Bose-Einstein statistics in thermalization and photoluminescence of quantum-well excitons

Quasiequilibrium relaxational thermodynamics is developed to understand LA-phonon-assisted thermalization of Bose-Einstein distributed excitons in quantum wells. We study quantum-statistical effects in the relaxational dynamics of the effective temperature of excitons T=T(t). When T is less than the degeneracy temperature T-0, well-developed Bose-Einstein statistics of quantum-well excitons leads to nonexponential and density-dependent thermalization. At low bath temperatures T-b-->0, the thermalization of quantum statistically degenerate excitons effectively slows down and T(t)proportional to 1/ln t.

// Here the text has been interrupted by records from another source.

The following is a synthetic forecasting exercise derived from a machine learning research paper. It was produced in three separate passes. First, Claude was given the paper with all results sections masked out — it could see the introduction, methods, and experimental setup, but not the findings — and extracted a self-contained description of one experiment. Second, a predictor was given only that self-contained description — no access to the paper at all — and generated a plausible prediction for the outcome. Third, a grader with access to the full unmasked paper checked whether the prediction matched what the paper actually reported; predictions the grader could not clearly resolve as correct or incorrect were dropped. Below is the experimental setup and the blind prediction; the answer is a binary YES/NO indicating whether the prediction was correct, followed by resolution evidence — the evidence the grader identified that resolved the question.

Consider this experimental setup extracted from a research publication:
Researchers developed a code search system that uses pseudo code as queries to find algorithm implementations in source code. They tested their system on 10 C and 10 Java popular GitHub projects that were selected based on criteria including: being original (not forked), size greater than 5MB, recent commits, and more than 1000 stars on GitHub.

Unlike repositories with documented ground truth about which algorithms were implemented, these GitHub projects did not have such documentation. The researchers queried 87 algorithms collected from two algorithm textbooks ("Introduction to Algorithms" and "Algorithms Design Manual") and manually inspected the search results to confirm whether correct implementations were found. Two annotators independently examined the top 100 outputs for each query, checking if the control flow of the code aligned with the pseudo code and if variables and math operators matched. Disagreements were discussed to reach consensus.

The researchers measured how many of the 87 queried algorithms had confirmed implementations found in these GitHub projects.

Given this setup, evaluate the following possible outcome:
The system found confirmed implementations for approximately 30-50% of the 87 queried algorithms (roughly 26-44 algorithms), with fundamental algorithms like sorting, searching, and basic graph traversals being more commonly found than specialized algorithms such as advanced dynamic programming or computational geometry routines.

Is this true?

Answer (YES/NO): NO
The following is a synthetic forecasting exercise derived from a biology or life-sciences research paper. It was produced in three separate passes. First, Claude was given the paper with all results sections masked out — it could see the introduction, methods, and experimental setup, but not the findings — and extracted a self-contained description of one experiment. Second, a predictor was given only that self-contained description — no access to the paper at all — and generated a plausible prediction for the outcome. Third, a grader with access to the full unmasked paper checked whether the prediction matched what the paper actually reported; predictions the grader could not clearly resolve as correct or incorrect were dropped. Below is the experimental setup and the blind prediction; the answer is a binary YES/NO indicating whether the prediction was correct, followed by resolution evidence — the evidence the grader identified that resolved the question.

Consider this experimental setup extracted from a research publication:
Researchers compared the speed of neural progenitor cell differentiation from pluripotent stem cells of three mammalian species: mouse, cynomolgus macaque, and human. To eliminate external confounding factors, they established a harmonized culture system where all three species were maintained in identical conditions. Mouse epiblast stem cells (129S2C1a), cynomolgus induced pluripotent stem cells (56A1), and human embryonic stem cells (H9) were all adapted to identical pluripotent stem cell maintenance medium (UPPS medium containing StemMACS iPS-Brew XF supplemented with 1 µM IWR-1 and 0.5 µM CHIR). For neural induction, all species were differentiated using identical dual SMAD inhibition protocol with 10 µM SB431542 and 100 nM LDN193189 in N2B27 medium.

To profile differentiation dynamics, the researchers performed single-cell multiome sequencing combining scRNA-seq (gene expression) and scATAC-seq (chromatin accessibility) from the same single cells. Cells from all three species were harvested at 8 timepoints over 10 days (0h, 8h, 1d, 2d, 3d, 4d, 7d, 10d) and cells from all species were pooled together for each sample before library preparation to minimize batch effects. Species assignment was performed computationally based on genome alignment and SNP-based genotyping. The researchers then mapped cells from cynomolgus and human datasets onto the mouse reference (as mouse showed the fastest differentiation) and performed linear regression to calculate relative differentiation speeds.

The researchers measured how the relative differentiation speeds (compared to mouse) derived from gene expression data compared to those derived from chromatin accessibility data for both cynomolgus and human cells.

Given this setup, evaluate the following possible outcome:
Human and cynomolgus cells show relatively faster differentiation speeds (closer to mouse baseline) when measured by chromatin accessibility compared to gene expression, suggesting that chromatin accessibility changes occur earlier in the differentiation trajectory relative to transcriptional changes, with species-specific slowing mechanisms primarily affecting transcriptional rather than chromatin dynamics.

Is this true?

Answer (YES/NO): NO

We also analyze the optical decay of Bose-Einstein distributed excitons in perfect quantum wells, and show how nonclassical statistics influences the effective lifetime tau(opt). In particular, tau(opt) of a strongly degenerate gas of excitons is given by 2 tau(R), where tau(R) is the intrinsic radiative lifetime of quasi-two-dimensional excitons. Kinetics of resonant photoluminescence of quantum-well excitons during their thermalization is studied within the thermodynamic approach and taking into account Bose-Einstein statistics. We find density-dependent photoluminescence dynamics of statistically degenerate excitons. Numerical modeling of the thermalization and photoluminescence kinetics of quasi-two-dimensional excitons are given for GaAs/AlxGa1-xAs quantum wells. [S0163-1829(99)05507-1].